(Data excerpts)
########################################
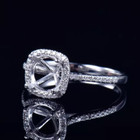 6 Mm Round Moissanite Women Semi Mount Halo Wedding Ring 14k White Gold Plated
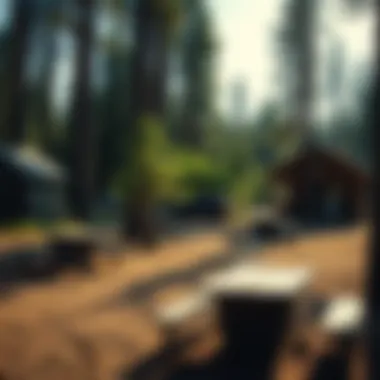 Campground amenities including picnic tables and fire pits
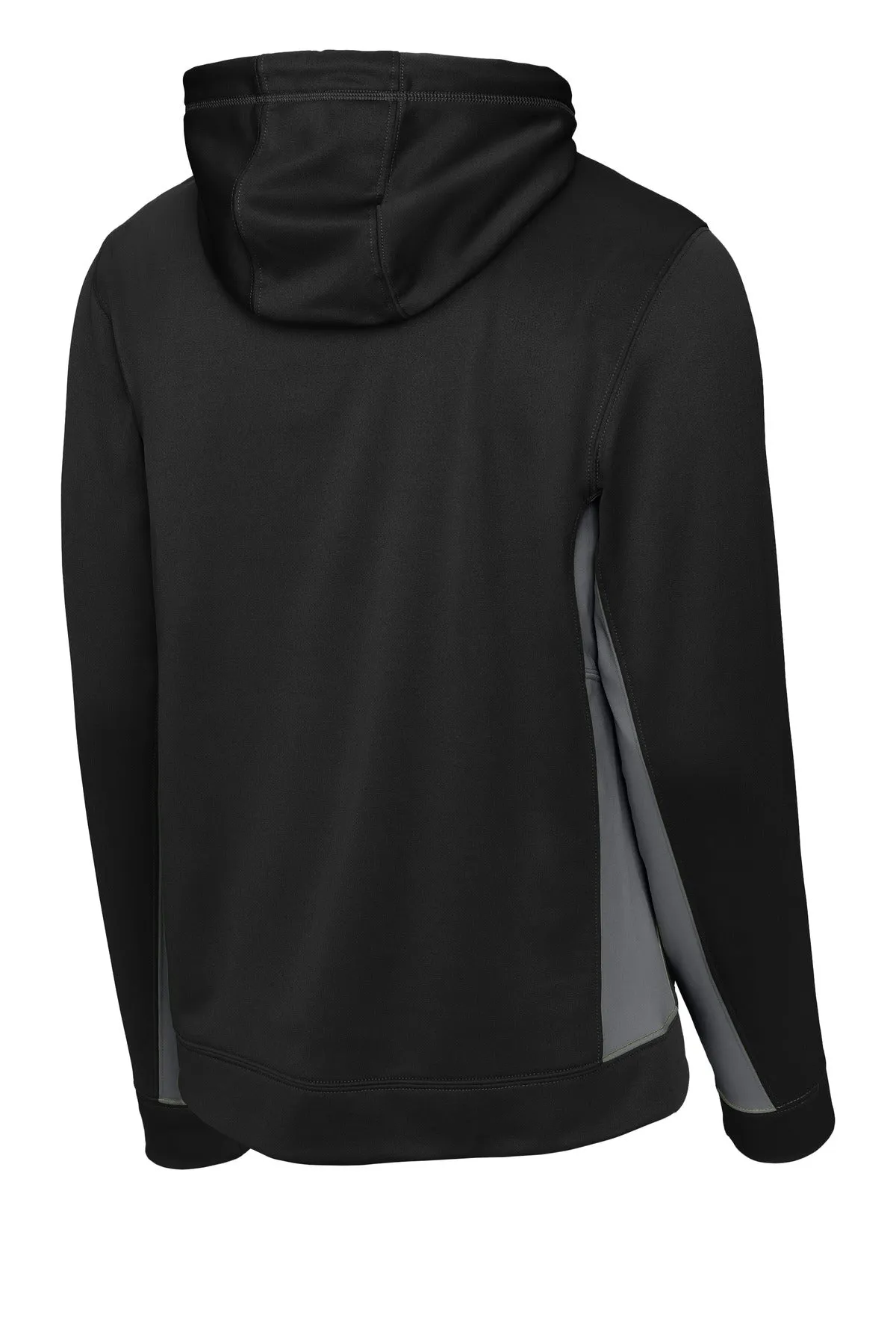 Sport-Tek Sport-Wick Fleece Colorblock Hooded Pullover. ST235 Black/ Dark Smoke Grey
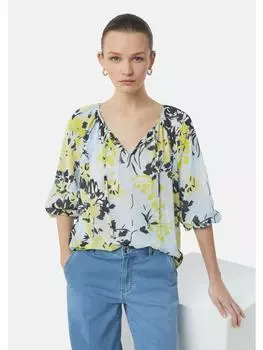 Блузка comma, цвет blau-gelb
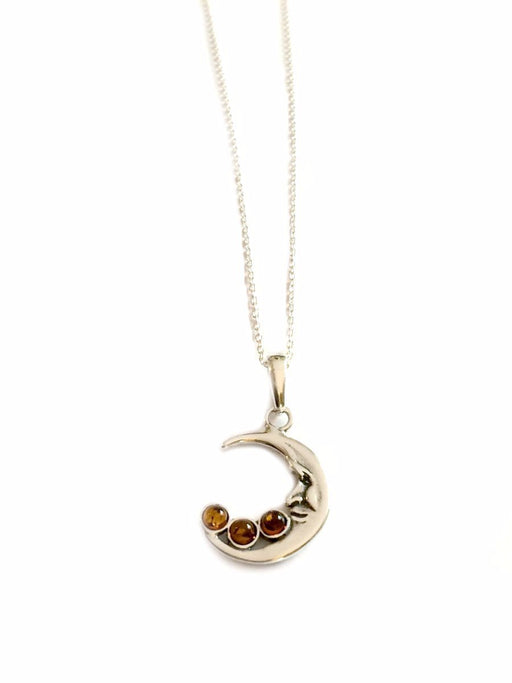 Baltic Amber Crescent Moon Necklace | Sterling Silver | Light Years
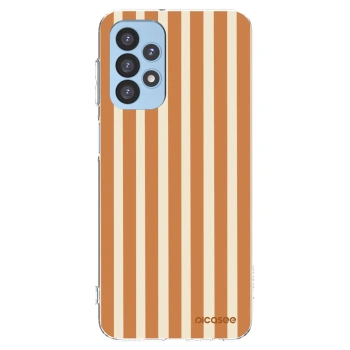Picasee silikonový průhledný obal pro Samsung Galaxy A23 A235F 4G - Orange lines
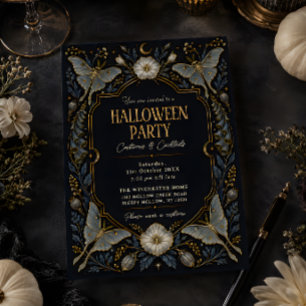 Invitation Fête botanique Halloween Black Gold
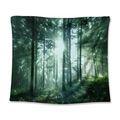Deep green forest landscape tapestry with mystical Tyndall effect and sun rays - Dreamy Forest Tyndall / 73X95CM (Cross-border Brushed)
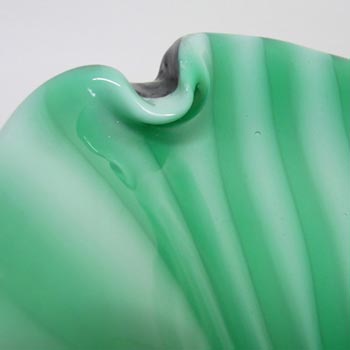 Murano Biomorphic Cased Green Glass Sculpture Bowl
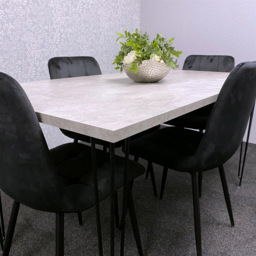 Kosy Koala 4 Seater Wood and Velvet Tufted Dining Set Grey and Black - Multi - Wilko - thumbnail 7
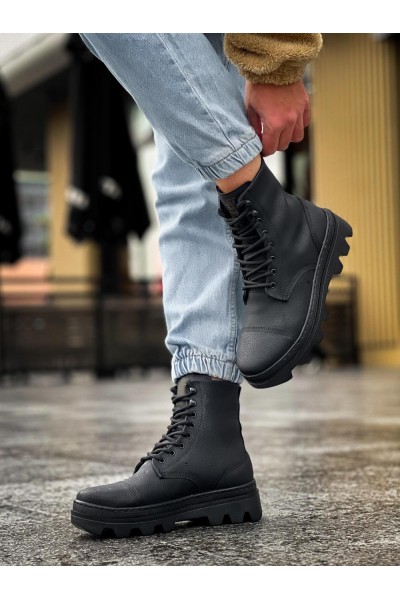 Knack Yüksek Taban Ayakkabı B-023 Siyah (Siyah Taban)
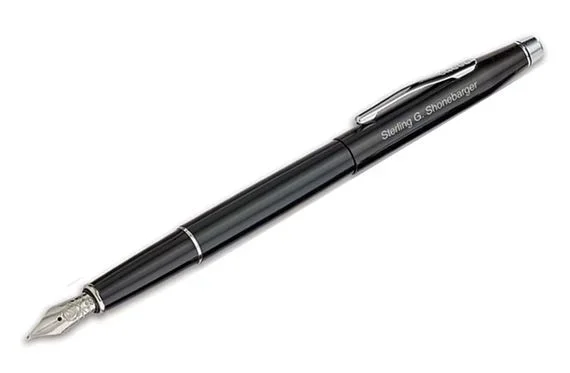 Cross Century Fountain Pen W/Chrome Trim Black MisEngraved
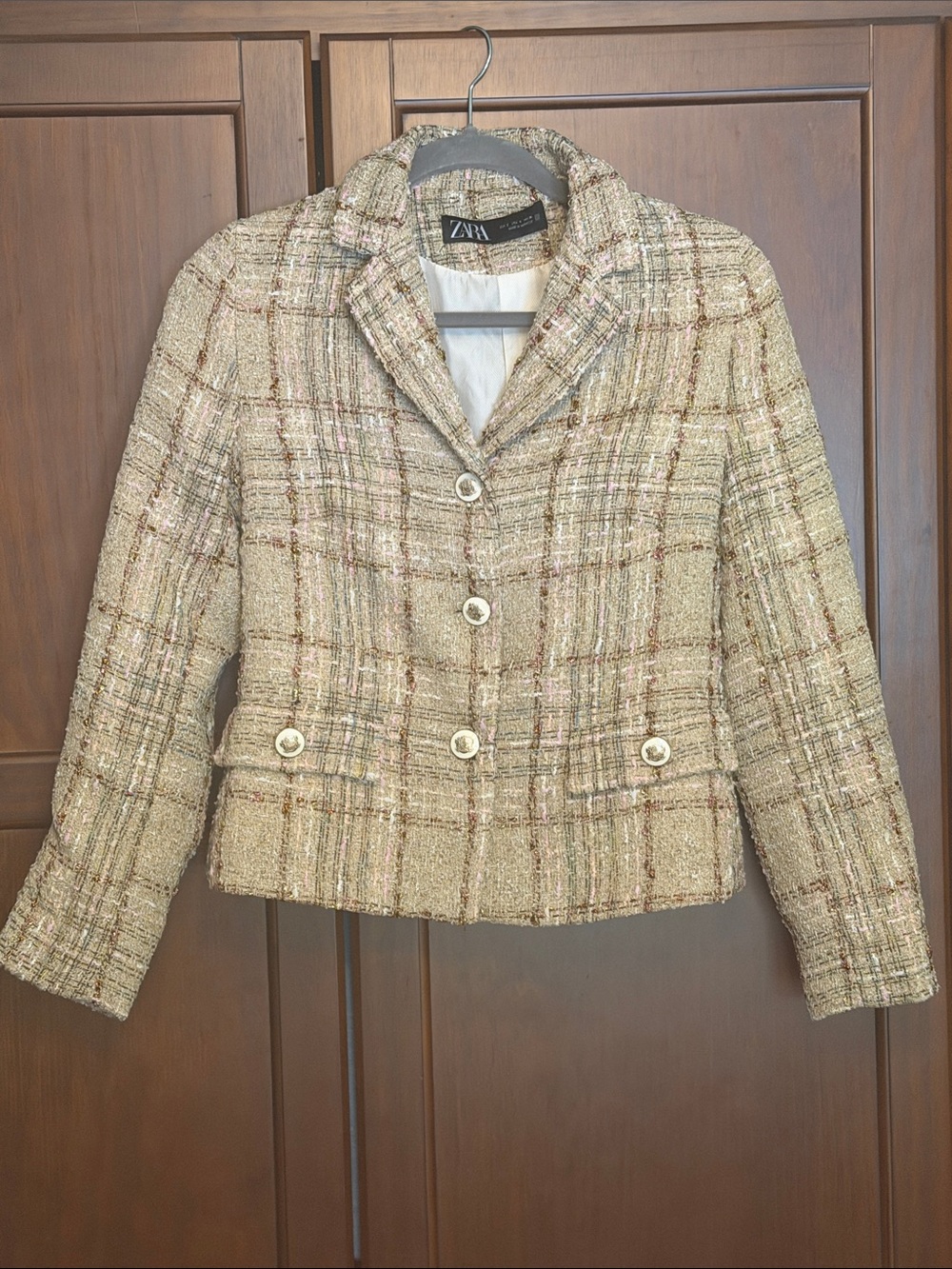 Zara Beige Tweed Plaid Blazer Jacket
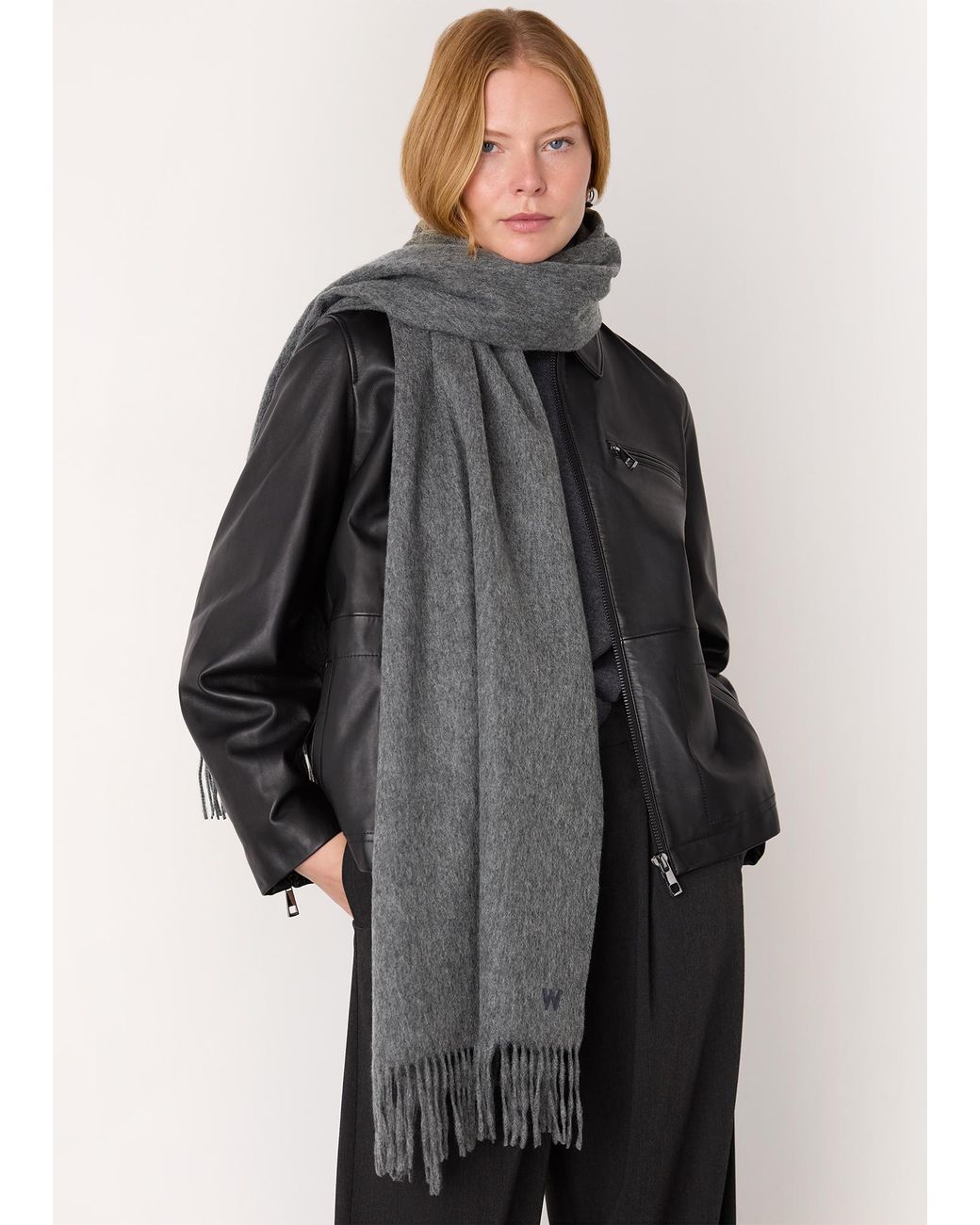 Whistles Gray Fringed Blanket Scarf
########################################
__Work request__.
An exact transcription of all the entries is required, without the pictures.

__Solution__.
 6 Mm Round Moissanite Women Semi Mount Halo Wedding Ring 14k White Gold Plated
 Campground amenities including picnic tables and fire pits
 Sport-Tek Sport-Wick Fleece Colorblock Hooded Pullover. ST235 Black/ Dark Smoke Grey
 Блузка comma, цвет blau-gelb
 Baltic Amber Crescent Moon Necklace | Sterling Silver | Light Years
Picasee silikonový průhledný obal pro Samsung Galaxy A23 A235F 4G - Orange lines
 Invitation Fête botanique Halloween Black Gold
Deep green forest landscape tapestry with mystical Tyndall effect and sun rays - Dreamy Forest Tyndall / 73X95CM (Cross-border Brushed)
 Murano Biomorphic Cased Green Glass Sculpture Bowl
 Kosy Koala 4 Seater Wood and Velvet Tufted Dining Set Grey and Black - Multi - Wilko - thumbnail 7
 Knack Yüksek Taban Ayakkabı B-023 Siyah (Siyah Taban)
 Cross Century Fountain Pen W/Chrome Trim Black MisEngraved
 Zara Beige Tweed Plaid Blazer Jacket
 Whistles Gray Fringed Blanket Scarf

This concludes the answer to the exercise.